» DOEL A:
Neem regels uit de records ongewijzigd over. Begin bij de regel met "Which is farthest" en ga door tot en met het einde van de records.
── TEKSTFRAGMENT
Y él tomó su parábola, y dijo: De Aram me trajo Balac, Rey de Moab, de los montes del oriente, diciendo: Ven, maldíceme a Jacob; y ven, execra a Israel.
8 Maar hoe zal ik vervloeken, Dien God niet vervloekt; Hoe zal ik verwensen Dien Jahweh niet verwenst!
¿Por qué maldeciré yo al que Dios no maldijo? ¿Y por qué he de execrar al que el SEÑOR no ha execrado?
9 Waarachtig, ik zie het van de top van de rotsen, Ik aanschouw het van de heuvelen af: Zie, een volk dat in afzondering woont, En zich niet onder de volken rekent.
Porque de la cumbre de las peñas lo he visto, y desde los collados lo he mirado; he aquí un pueblo que habitará confiado, y no será contado entre los gentiles.
10 Maar wie zal het stof van Jakob tellen, Wie Israëls drommen berekenen? Mocht ik de dood der rechtvaardigen sterven, Mocht mijn einde zijn als het hunne!
¿Quién contará el polvo de Jacob, o el número de la cuarta parte de Israel? Muera mi alma de la muerte de los rectos, y mi postrimería sea como la suya.
11 Maar Balak zeide tot Balaäm: Wat doet ge me nu! Ik heb u ontboden om mijn vijanden te vervloeken; en zie, ge spreekt een zegening uit!
Entonces Balac dijo a Balaam: ¿Qué me has hecho? Te he tomado para que maldigas a mis enemigos, y he aquí has proferido bendiciones.
12 Hij gaf hem ten antwoord: Moet ik dan niet eerlijk spreken, wat Jahweh mij in de mond heeft gelegd?
Y él respondió, y dijo: ¿No cuidaré de decir lo que el SEÑOR pusiere en mi boca?
13 Toen zei Balak tot hem: Kom met mij naar een andere plaats, vanwaar gij slechts zijn uiterste rijen kunt zien, en niet het geheel; vandaar zult ge het voor mij vervloeken.
Y dijo Balac: Te ruego que vengas conmigo a otro lugar desde el cual lo veas; su extremidad solamente has visto, que no lo has visto todo; y desde allí me lo maldecirás.
14 Hij nam hem dus mee naar het Spiedersveld op de top van de Pisga, waar hij zeven altaren bouwde, en op ieder altaar een stier en een ram offerde.
Y lo llevó al campo de Zofim, a la cumbre de Pisga, y edificó siete altares, y ofreció un becerro y un carnero en cada altar.
15 En Balaäm sprak tot Balak: Blijf hier bij uw offer staan: terwijl ik heenga, om een nieuwe verschijning te hebben.
Entonces él dijo a Balac: Ponte aquí junto a tu holocausto, y yo iré a encontrar a Dios allí.
16 En Jahweh verscheen aan Balaäm, legde een woord in zijn mond en sprak: Keer terug naar Balak, en zeg dit.
Y el SEÑOR se encontró con Balaam, y puso palabra en su boca, y le dijo: Vuelve a Balac, y así has de decir.
────
── TE VERWERKEN MATERIAAL
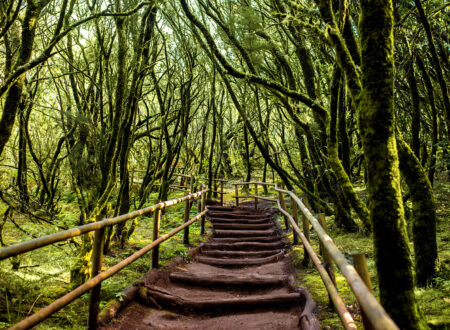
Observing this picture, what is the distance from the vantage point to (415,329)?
5.21ft

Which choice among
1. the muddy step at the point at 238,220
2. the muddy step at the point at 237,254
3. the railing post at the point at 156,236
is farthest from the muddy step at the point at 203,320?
the muddy step at the point at 238,220

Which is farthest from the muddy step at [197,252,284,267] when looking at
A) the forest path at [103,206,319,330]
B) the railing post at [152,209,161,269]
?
────
» DOEL B:
Herhaal woordelijk een stuk uit het tekstfragment over Balak en Balaäm. Begin bij de woorden "Y dijo Balac: Te" en stop na "verschijning te hebben.".

» RESULTAAT A:
Which is farthest from the muddy step at [197,252,284,267] when looking at
A) the forest path at [103,206,319,330]
B) the railing post at [152,209,161,269]
?

» RESULTAAT B:
Y dijo Balac: Te ruego que vengas conmigo a otro lugar desde el cual lo veas; su extremidad solamente has visto, que no lo has visto todo; y desde allí me lo maldecirás.
14 Hij nam hem dus mee naar het Spiedersveld op de top van de Pisga, waar hij zeven altaren bouwde, en op ieder altaar een stier en een ram offerde.
Y lo llevó al campo de Zofim, a la cumbre de Pisga, y edificó siete altares, y ofreció un becerro y un carnero en cada altar.
15 En Balaäm sprak tot Balak: Blijf hier bij uw offer staan: terwijl ik heenga, om een nieuwe verschijning te hebben.